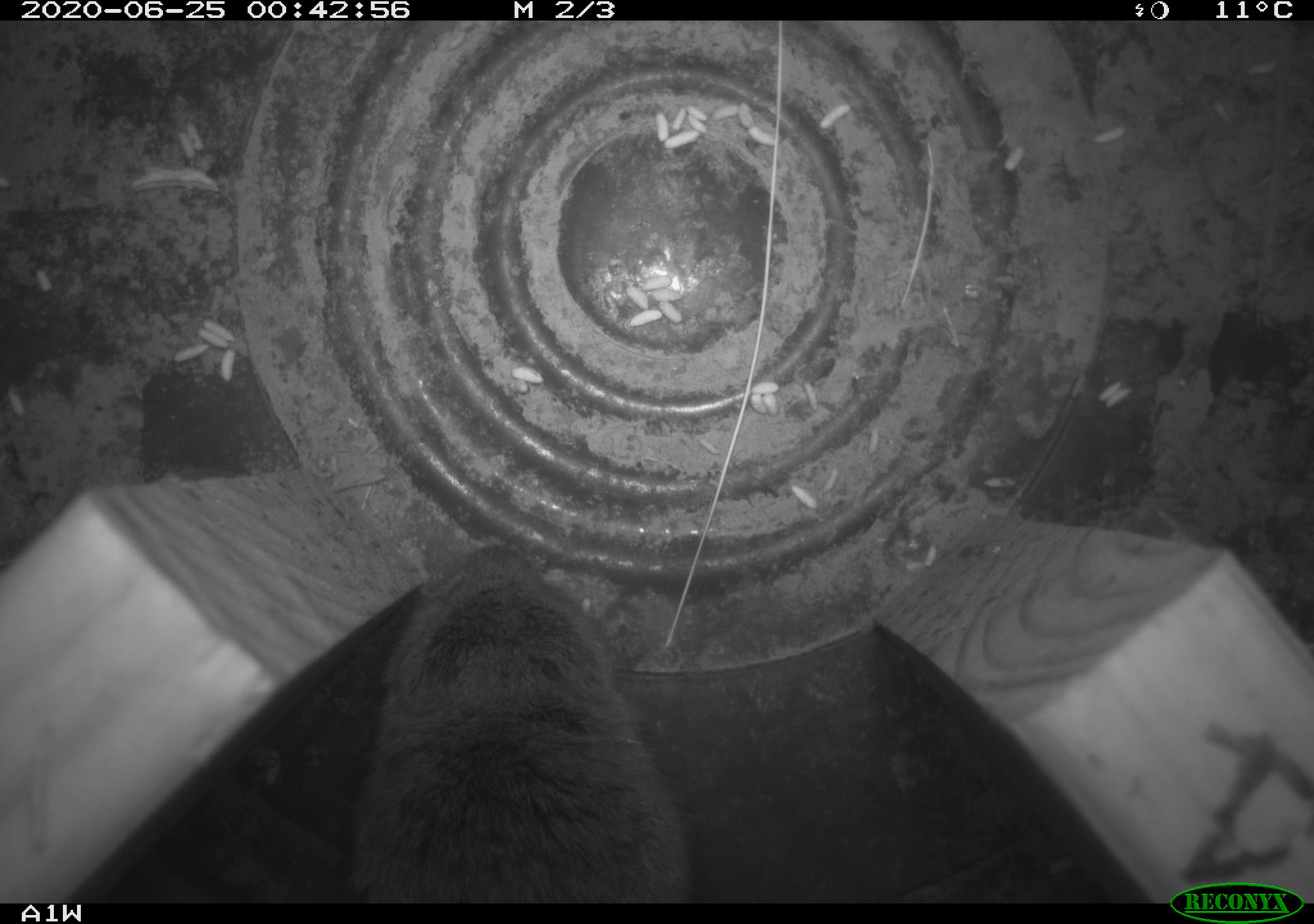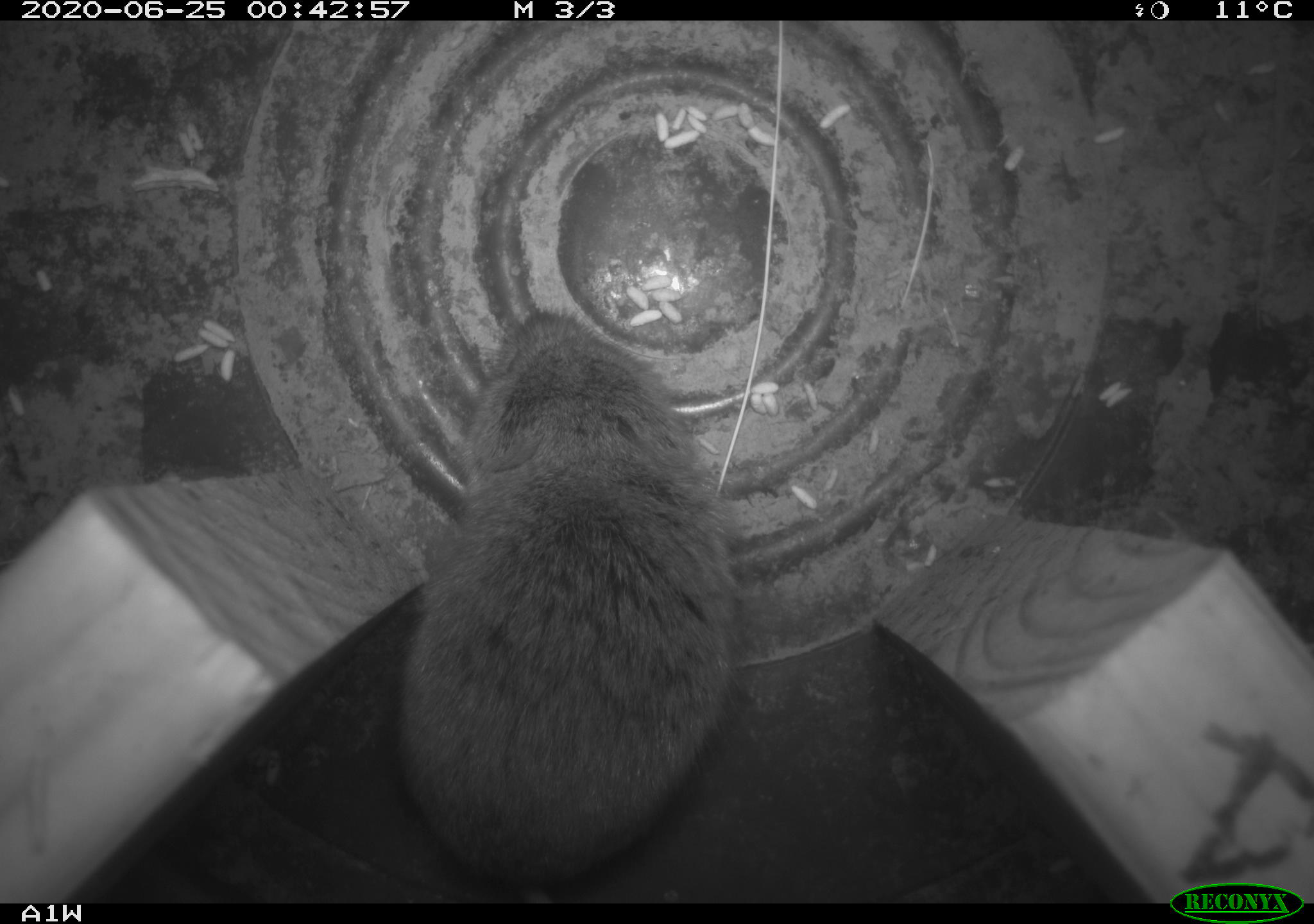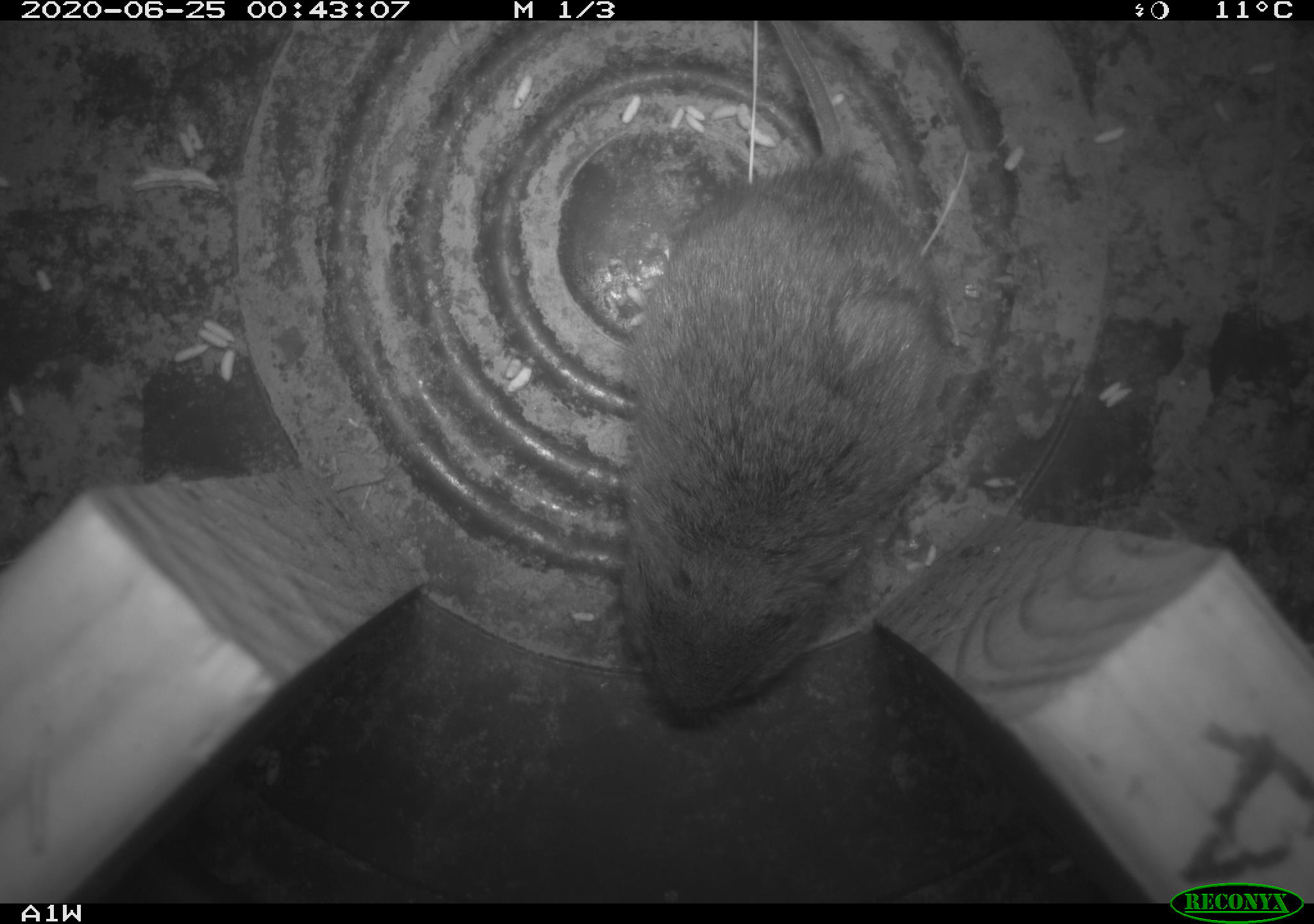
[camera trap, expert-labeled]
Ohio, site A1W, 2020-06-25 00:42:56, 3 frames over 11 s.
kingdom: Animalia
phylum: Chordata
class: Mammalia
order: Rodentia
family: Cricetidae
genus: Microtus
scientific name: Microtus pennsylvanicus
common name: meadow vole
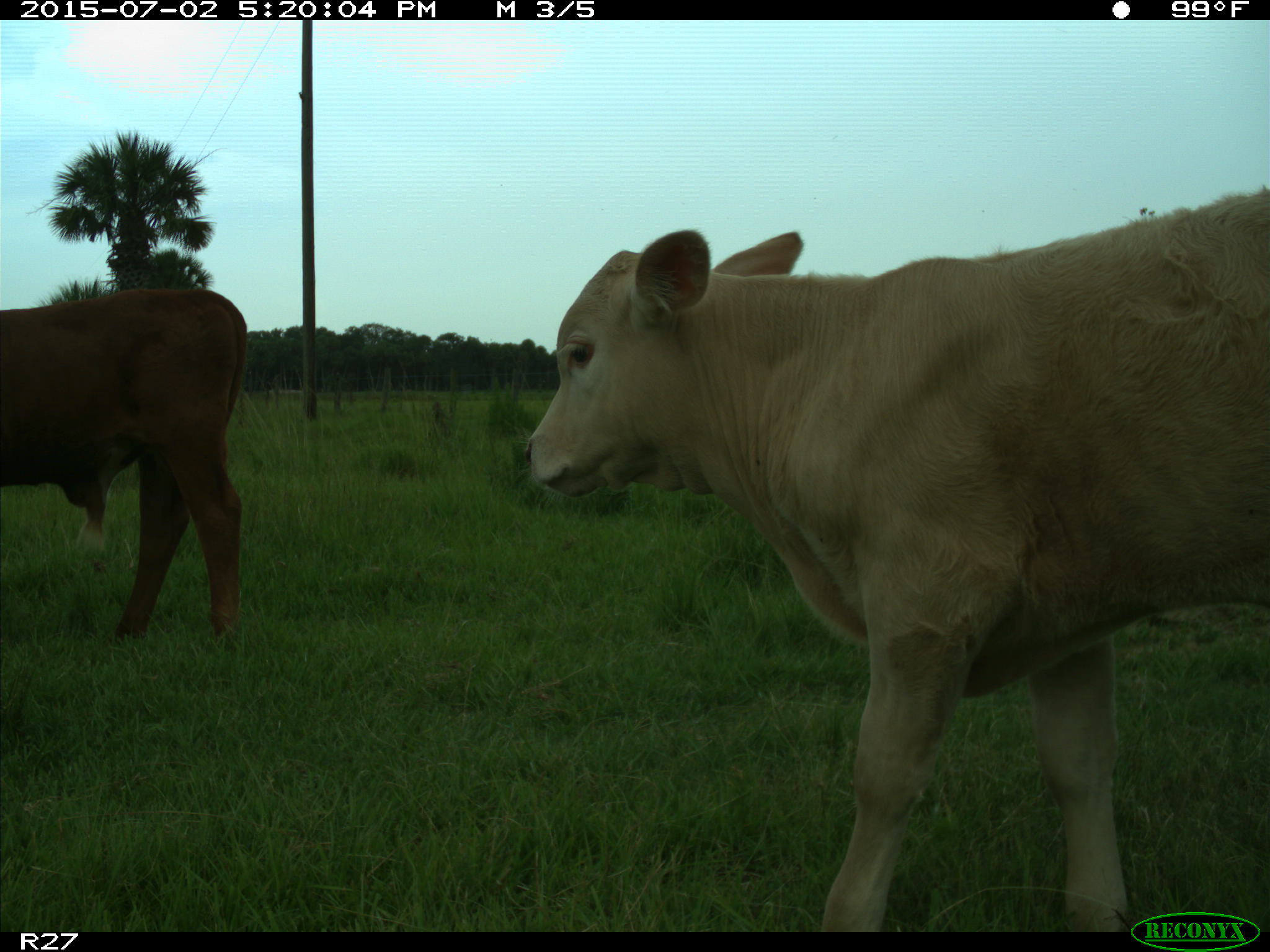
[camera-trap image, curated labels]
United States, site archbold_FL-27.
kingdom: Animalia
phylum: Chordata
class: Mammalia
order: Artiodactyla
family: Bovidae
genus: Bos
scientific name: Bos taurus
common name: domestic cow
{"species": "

▶ Task to carry out
Report how many lines in these entries contain "trap". Answer with the number only.

▶ Solution for this problem
2